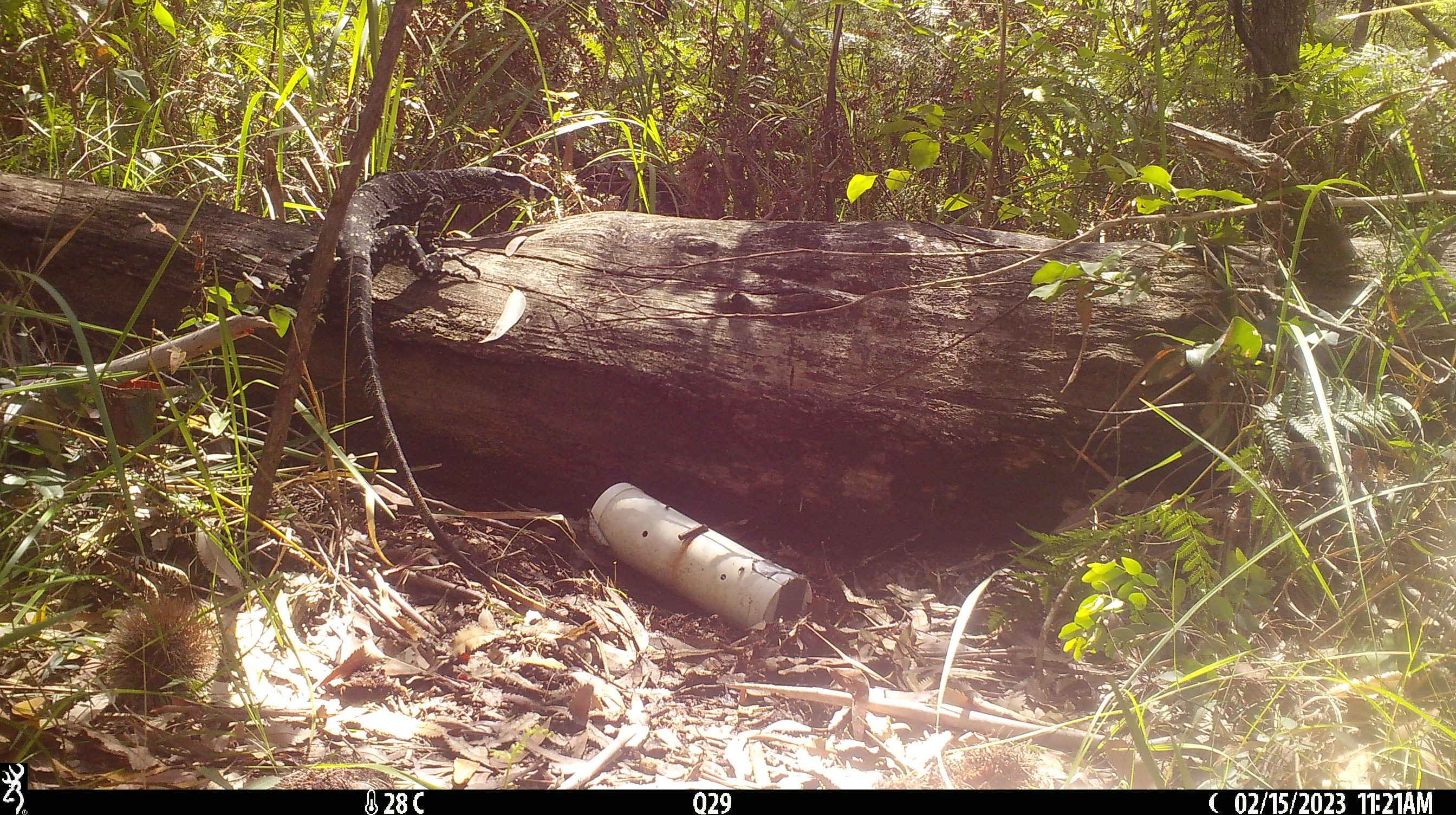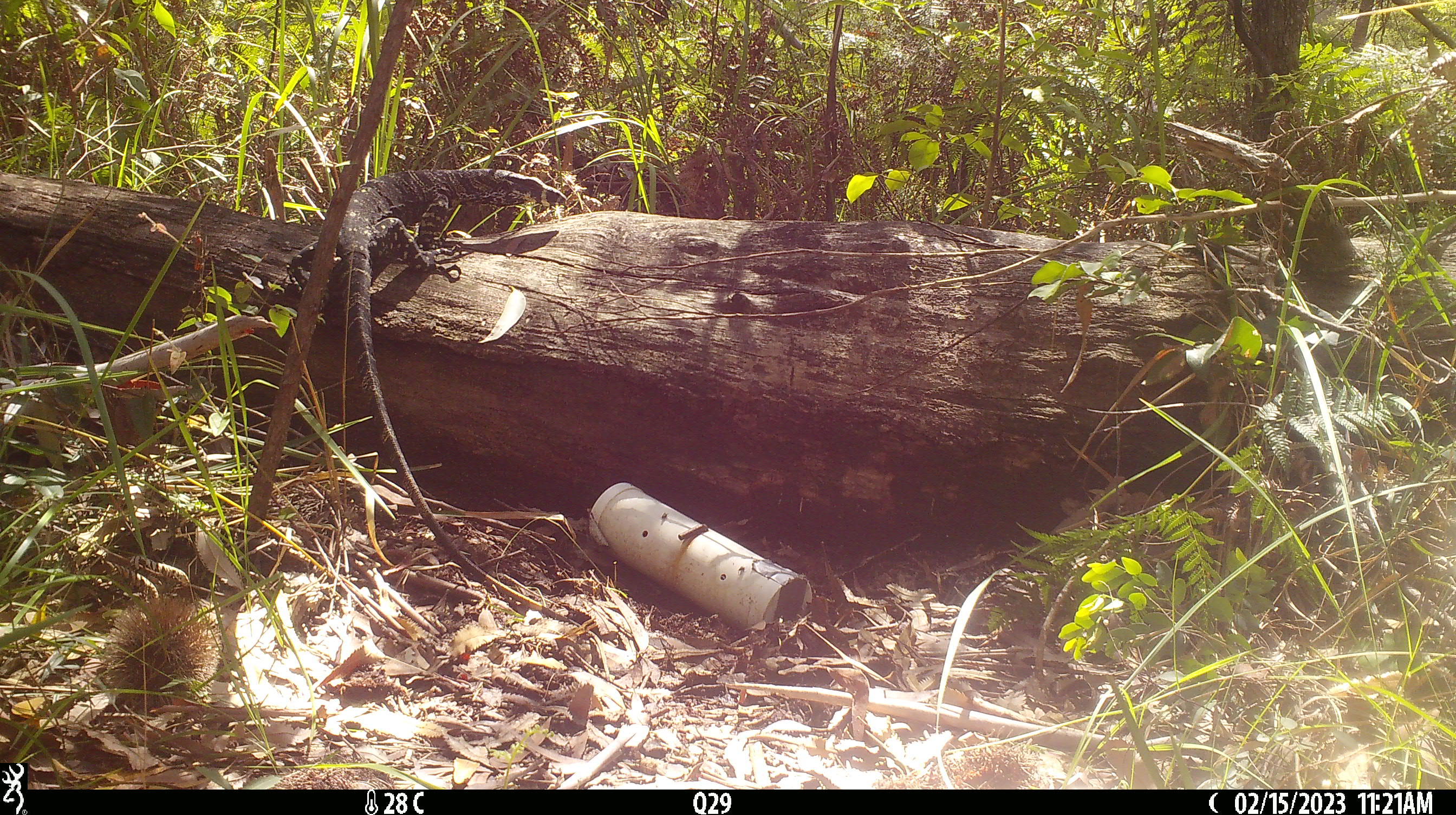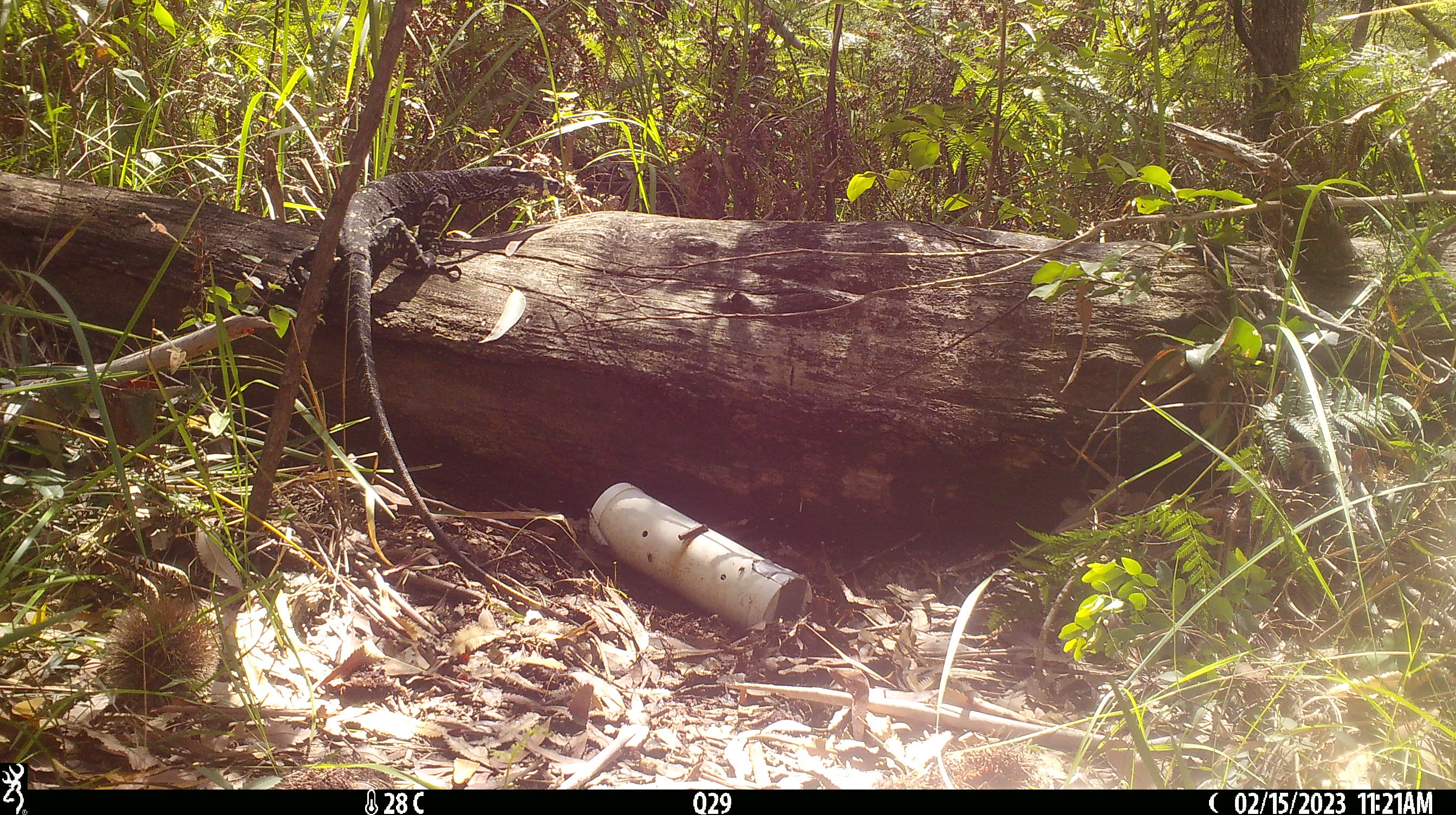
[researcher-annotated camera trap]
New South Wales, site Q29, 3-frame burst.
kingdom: Animalia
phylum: Chordata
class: Reptilia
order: Squamata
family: Varanidae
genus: Varanus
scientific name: Varanus varius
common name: lace monitor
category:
______________________________
§ **REQUIREMENT**: Each line from the line holding "order: Squamata" through the end of the material above is to be printed exactly, both ends included, and no other line is to appear.

§ **ANSWER BOX**:
order: Squamata
family: Varanidae
genus: Varanus
scientific name: Varanus varius
common name: lace monitor
category:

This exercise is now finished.